Reading passage ->

----

Amnesty International accuses Ethiopian troops in Somalia of war atrocities
Ethiopia's government: Report unbalanced and "categorically wrong."
By JERUSALEM POST STAFF
Amnesty International said Tuesday that Ethiopian troops who support Somalia's UN-backed government are killing civilians, slitting people's throats and gang-raping women.
The human rights group called on the international community to intervene to halt the bloodshed. It released a report Tuesday containing chilling witness accounts of indiscriminate killings - and even the intentional targeting of civilians - in the Horn of Africa nation. The accounts single out Ethiopian troops for some of the worst violations.
Ethiopia's government said the report was unbalanced and "categorically wrong."
Somalia's shaky transitional government invited Ethiopian forces into the country at the end of 2006 to help it battle Islamic insurgents. In addition to the insurgency, Somalia has been rent by years of violence between the militias of rival clan warlords.
The human rights group says it has scores of reports of killings by Ethiopian troops that Somalis have described as "slaughtering like goats."
In one case, "a young child's throat was slit by Ethiopian soldiers in front of the child's mother," the report says.
Such victims often are left to die in the streets, lying in pools of blood until fighters retreat and their bodies can be recovered, the report says.
"It's totally unfounded," Ethiopia's Information Minister Berhanu Hailu told The Associated Press in Addis Ababa. "Normally when they report they do not balance it out. They have to go and see the reality for themselves. They shouldn't report from abroad saying this is happening."
Ethiopian officials last month denied an Amnesty report that accused its troops of the "targeted killing of civilians," particularly in a deadly raid on a mosque. The April 19 raid on Al-Hidaya Mosque killed 21 people, some of whom had their throats slit.
Amnesty's report says some 6,000 civilians were reported killed and more than 600,000 people forced from their homes in the Somali capital last year. Some people are being buried in the grounds of schools because it is not safe to reach cemeteries, it says.
"The people of Somalia are being killed, raped, tortured. Looting is widespread and entire neighborhoods are being destroyed," Michelle Kagari, Amnesty's deputy director for Africa, said in a statement from Nairobi accompanying the report.
"The testimony we received strongly suggests that war crimes and possibly crimes against humanity have been committed by all parties to the conflict in Somalia and no one is being held accountable," Kagari said.

----

Tasks to perform ->
**A.** Answer these about the news story on Amnesty International's Somalia report, one answer per line:
(i) When did Somalia's transitional government invite Ethiopian forces into the country?
(ii) How many people were killed in the April 19 raid on Al-Hidaya Mosque?
(iii) From which city did Michelle Kagari give her statement?
**B.** Keep writing the news story on Amnesty International's Somalia report, picking up after its last paragraph.
The rows have nothing to do with the news story.

Input data ->

----

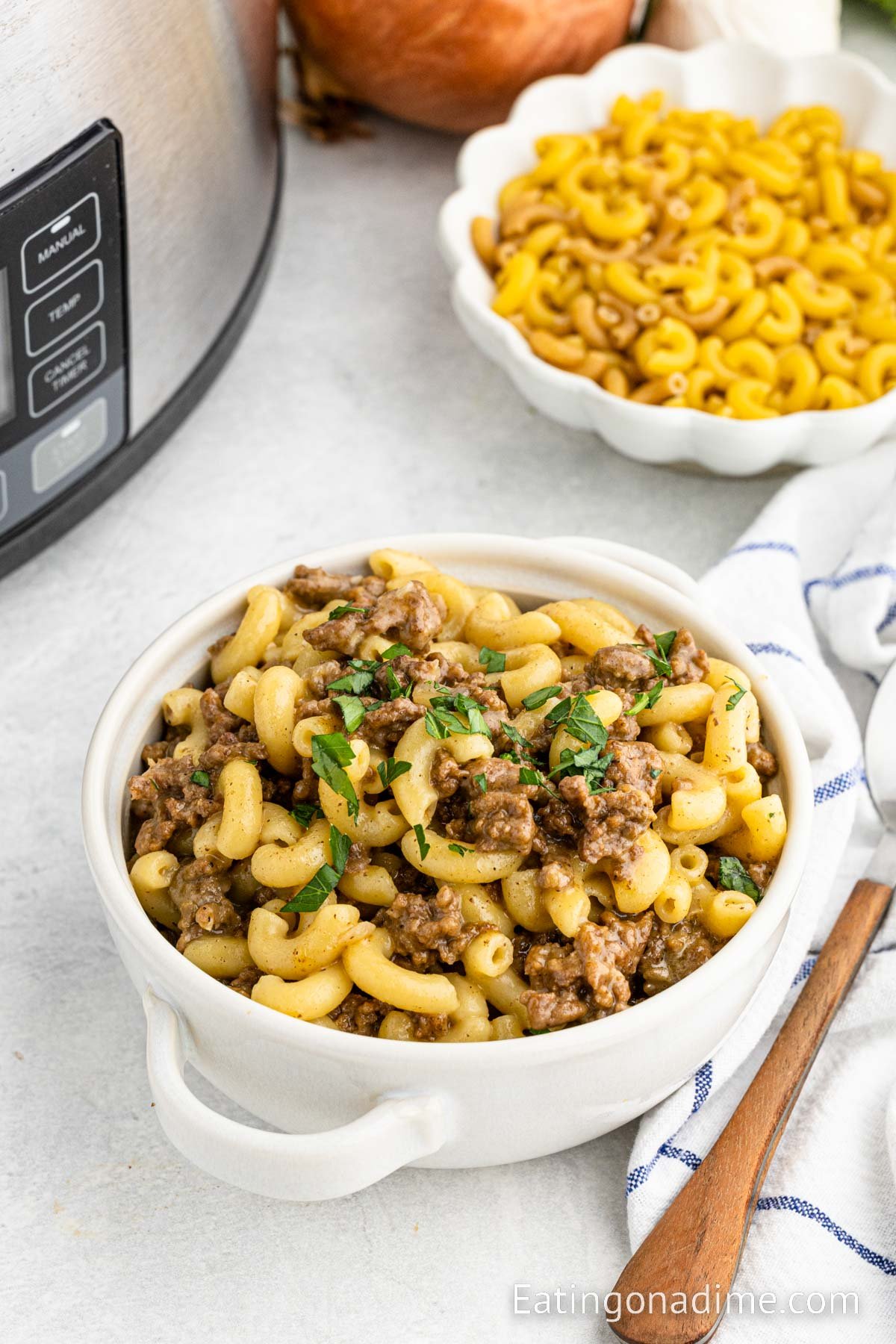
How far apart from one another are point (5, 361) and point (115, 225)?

----

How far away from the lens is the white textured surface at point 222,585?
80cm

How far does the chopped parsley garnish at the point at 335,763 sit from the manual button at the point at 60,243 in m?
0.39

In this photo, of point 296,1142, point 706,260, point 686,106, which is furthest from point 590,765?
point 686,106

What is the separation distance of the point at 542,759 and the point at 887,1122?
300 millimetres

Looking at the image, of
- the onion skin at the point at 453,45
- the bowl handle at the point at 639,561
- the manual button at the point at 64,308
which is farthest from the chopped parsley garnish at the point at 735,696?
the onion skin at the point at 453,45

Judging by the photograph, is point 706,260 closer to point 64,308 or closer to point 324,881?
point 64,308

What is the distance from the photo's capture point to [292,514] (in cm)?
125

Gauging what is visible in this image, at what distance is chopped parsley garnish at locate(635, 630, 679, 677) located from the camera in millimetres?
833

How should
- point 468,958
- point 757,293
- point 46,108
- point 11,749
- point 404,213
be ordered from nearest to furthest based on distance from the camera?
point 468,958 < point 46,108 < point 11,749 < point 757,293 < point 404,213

----

Replies ->
**A.**
(i) At the end of 2006
(ii) 21
(iii) Nairobi

**B.**
The situation requires immediate and effective action by the international community, the report says, calling for intervention particularly from the United Nations, the African Union, the Arab League and governments in the International Contact Group for Somalia, which includes the United States.
"The international community must bear its own responsibility for not putting consistent pressure on the TFG (Somali government) or the Ethiopian government to stop their armed forces from committing egregious human rights violations."
Amnesty also called for more than 2,000 African Union peacekeepers in Somalia to be given a mandate to protect civilians. The peacekeepers' key mandates include protecting government officials and key institutions and training Somali security forces.
Until about nine months ago, Mogadishu residents preferred the conduct of Ethiopian troops over Somali forces, the report says. But since Islamic insurgents intensified their struggle against Ethiopians, whom they consider invaders, the frustrated Ethiopians appear to have turned on civilians, it says.
"There is no safety for civilians wherever they run," Amnesty said. Those fleeing Mogadishu still face violence on roads, including theft, rape and shootings. Once they reach refugee settlements, they face further violence in addition to chronic shortages of food, clean water and medical care because humanitarian operations are frequently impeded by parties to the conflict and armed criminal groups, it said.
Somalia has been mired in chaos since 1991, when warlords overthrew longtime dictator Mohamed Siad Barre and then turned on one another. Last year, Islamist militants took control of most of southern Somalia, including Mogadishu. Troops from neighboring Ethiopia deployed in December 2006 and ejected the Islamic radicals from the capital. But since then, Mogadishu has been caught up in a guerrilla war between the government and its Ethiopian allies on one side and the Islamist insurgents on the other. Grenade attacks and exchanges of heavy gunfire are frequent.
The report, nearly 9,000 words long, quotes testimony from about 75 witnesses as well as scores of workers for non-governmental organizations. People are identified only by their first names to protect them from attack.
Aguled, 32, said he saw his neighbors "slaughtered." He said he saw many men whose throats were slit and whose bodies were left in the street. Some had their testicles cut off, he said. He also reported seeing women raped.
One incident took place next door to him where a newly wed woman was raped by more than 20 Ethiopian troops in a line, he said.
Haboon, 56, said her neighbors' 17-year-old daughter was raped and their sons were killed by Ethiopian troops. The daughter is in a coma in Mogadishu as a result of injuries sustained in the attack. The boys, ages 13 and 14, tried to defend their sister but the soldiers beat them and gouged out their eyes with a bayonet, Haboon said. She didn't know what happened to them after that. Even their mother did not wait to see. She just fled, Haboon said.